Let's take a closer look.
Winning market share
The wide spectrum of product classes we have seeded over these last several years positioned us to capture an outsized share of increased category demand.
Wayfair added $2 billion to its quarterly sales haul, translating into an 84% spike year over year. There is a lot about that surging growth result for management to celebrate, including the fact that Wayfair's supply chain and fulfillment networks handled a doubling of shipment volumes without suffering from major bottlenecks or service challenges.
Executives were more excited about their success at attracting eye-popping engagement during COVID-19 shutdowns around the country. Wayfair added 5 million new customers in the period, which was more than it added in the prior four quarters combined. Over 1 million previous customers also rejoined the active user ranks after having failed to make a purchase over the past year. "Q2 demonstrated that Wayfair is now a meaningful, well-recognized, and trusted household brand," Shah said.
Getting to profitability
These results demonstrate the inherent strong structural profitability of our platform.

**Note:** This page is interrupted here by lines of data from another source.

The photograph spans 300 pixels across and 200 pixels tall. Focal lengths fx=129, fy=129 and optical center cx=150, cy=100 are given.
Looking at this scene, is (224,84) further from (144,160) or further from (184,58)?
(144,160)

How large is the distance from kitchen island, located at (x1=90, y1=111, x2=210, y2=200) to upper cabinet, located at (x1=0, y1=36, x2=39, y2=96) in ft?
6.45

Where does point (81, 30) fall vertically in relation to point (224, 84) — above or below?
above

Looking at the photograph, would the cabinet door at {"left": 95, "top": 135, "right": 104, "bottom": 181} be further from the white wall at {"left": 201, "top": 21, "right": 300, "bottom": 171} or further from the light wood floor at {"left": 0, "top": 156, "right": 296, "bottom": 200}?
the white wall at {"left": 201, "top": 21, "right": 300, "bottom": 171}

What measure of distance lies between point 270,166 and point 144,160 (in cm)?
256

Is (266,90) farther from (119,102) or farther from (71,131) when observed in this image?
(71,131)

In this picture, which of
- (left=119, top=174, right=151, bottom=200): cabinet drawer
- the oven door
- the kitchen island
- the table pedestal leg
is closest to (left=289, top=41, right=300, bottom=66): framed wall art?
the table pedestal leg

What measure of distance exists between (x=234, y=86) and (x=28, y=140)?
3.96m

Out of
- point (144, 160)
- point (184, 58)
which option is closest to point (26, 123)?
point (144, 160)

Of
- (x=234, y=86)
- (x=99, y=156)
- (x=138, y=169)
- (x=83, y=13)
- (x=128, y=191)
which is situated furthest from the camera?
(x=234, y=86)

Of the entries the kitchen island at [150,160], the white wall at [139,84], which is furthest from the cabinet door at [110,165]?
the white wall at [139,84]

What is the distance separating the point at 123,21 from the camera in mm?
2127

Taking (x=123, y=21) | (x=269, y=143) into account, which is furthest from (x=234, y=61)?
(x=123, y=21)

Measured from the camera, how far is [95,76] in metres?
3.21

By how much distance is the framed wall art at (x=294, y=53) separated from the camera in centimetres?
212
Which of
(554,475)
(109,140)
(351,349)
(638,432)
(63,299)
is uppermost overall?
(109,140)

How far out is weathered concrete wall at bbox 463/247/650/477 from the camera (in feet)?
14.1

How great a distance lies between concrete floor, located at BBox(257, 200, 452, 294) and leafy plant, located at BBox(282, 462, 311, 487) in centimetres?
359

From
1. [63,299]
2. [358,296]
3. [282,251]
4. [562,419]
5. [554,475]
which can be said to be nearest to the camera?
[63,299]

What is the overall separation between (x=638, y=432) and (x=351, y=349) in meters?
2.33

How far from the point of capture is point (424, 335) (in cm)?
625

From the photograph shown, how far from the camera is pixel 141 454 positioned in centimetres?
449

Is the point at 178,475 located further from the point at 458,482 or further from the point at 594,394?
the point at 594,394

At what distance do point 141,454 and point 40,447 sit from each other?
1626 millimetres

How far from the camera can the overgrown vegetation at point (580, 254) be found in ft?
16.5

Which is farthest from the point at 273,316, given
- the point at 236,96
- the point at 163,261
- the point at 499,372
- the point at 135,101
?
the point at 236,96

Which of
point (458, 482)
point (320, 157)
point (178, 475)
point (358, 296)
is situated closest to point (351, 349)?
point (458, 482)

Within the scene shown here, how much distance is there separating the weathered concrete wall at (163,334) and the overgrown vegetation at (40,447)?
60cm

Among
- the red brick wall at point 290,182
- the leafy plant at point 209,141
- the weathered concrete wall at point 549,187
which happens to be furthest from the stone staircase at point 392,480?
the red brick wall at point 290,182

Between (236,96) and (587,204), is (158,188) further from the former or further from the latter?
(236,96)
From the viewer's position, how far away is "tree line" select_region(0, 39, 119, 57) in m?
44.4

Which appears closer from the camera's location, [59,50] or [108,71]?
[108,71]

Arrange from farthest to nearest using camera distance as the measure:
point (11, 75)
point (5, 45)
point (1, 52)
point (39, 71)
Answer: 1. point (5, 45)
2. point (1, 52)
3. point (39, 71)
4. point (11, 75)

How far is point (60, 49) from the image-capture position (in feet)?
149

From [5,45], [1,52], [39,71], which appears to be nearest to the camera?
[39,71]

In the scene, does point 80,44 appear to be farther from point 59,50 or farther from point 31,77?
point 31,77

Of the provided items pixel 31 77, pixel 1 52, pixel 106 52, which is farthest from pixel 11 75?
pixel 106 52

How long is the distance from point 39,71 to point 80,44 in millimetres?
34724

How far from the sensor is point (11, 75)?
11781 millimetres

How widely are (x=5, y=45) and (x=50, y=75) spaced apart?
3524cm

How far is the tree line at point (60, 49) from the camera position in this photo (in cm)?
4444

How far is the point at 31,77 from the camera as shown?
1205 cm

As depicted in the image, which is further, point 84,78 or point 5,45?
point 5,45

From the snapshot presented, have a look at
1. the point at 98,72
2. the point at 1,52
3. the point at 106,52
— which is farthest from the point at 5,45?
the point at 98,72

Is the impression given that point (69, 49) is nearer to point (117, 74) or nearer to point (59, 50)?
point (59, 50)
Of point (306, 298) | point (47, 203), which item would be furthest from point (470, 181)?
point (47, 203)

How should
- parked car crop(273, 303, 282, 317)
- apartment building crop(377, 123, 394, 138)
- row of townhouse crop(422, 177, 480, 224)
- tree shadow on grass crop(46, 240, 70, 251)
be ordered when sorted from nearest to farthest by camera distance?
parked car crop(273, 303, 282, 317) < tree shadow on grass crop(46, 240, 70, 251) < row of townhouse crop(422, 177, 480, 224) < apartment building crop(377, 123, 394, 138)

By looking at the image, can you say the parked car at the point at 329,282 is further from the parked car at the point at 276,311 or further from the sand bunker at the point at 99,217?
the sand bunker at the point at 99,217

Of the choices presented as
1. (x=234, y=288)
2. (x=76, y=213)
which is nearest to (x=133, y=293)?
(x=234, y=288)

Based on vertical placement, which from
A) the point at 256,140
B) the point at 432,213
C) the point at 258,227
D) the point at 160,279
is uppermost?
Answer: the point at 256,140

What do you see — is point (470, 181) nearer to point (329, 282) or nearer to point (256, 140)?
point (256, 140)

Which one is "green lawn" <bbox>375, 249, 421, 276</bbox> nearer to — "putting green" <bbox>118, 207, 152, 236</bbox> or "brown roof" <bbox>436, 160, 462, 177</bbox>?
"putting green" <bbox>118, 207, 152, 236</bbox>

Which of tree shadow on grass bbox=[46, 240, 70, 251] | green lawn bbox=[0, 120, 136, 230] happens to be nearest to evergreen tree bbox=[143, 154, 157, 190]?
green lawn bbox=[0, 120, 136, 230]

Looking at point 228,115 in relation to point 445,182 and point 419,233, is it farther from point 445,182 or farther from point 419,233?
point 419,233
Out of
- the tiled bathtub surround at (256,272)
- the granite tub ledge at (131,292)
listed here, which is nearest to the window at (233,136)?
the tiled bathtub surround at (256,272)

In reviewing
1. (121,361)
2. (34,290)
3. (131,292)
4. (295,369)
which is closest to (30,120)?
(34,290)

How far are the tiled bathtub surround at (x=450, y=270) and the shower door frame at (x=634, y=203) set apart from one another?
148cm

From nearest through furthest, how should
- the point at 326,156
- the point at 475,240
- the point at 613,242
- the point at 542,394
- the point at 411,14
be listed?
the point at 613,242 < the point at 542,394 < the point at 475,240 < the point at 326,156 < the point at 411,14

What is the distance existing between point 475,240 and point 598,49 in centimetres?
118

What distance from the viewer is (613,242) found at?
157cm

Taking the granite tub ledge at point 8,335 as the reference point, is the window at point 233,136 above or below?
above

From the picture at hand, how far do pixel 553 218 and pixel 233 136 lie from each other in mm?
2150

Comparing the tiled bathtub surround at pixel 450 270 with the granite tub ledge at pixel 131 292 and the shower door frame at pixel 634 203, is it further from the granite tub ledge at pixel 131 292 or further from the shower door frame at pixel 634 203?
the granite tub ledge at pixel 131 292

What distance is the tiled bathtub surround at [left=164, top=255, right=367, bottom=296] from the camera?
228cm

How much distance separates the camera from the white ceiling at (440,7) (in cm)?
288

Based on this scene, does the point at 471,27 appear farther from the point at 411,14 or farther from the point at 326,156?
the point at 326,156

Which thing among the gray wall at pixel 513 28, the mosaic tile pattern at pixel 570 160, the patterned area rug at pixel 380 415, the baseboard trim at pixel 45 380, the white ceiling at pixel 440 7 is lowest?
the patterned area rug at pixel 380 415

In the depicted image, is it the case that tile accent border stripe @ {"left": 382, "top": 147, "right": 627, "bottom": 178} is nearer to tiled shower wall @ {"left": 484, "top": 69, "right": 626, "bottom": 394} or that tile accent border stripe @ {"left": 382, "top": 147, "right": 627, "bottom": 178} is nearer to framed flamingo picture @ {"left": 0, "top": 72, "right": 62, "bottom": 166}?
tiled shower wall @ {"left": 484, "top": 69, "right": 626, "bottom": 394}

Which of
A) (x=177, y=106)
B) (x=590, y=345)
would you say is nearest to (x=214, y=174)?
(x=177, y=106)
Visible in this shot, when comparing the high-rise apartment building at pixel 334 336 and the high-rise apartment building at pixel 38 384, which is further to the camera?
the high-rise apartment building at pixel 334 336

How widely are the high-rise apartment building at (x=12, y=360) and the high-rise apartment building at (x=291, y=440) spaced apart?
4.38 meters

Wayfair has for years predicted that the business might one day reach adjusted profitability of between 8% and 10% of sales. Investors haven't had real evidence of this potential, though, given that adjusted losses worsened to 5.4% of sales last year from 3.2% in 2018.
This quarter was different, as profitability edged past the high end of management's long-term forecast to reach 10.2%.
Sure, a big part of that boost came from the unusual sales surge, which pushed gross profit margin to an unsustainable 31% of sales. Executives see that metric landing at between 25% and 27% over the long term. But Wayfair has also been busy cutting its head count and adding efficiencies throughout the business.
Management had been aiming to break even in Q2 even before the pandemic disrupted the industry. COVID-19 simply amplified that change. "The strength of the quarter made the inflection much more powerful than even our ambitious plans had envisioned," Shah noted.
Changes are here to stay
What we have seen thus far would suggest that even as economies reopen, our customers remain focused on the home and are extremely satisfied with Wayfair.
The big question going forward is to what extend Q2 represents just a one-time lift that was brought on by uniquely strong selling conditions amid COVID-19 shutdowns. Wayfair is trying to figure that answer out itself, for example by analyzing the new cohort of customers for signs that they might be less profitable than its prior shoppers. That doesn't appear to be the case, management said, but the company won't know for sure until more time passes.
Meanwhile, Wayfair has noticed slower sales growth in parts of the country where economies have reopened, and so investors have no reason to expect to see anything approaching its 84% Q2 sales spike in future quarters.
The company says the expansion pace is still faster than it was in the pre-COVID days in early 2020, though, which adds heft to its prediction that the shift toward e-commerce shopping has essentially been permanently accelerated by the global pandemic.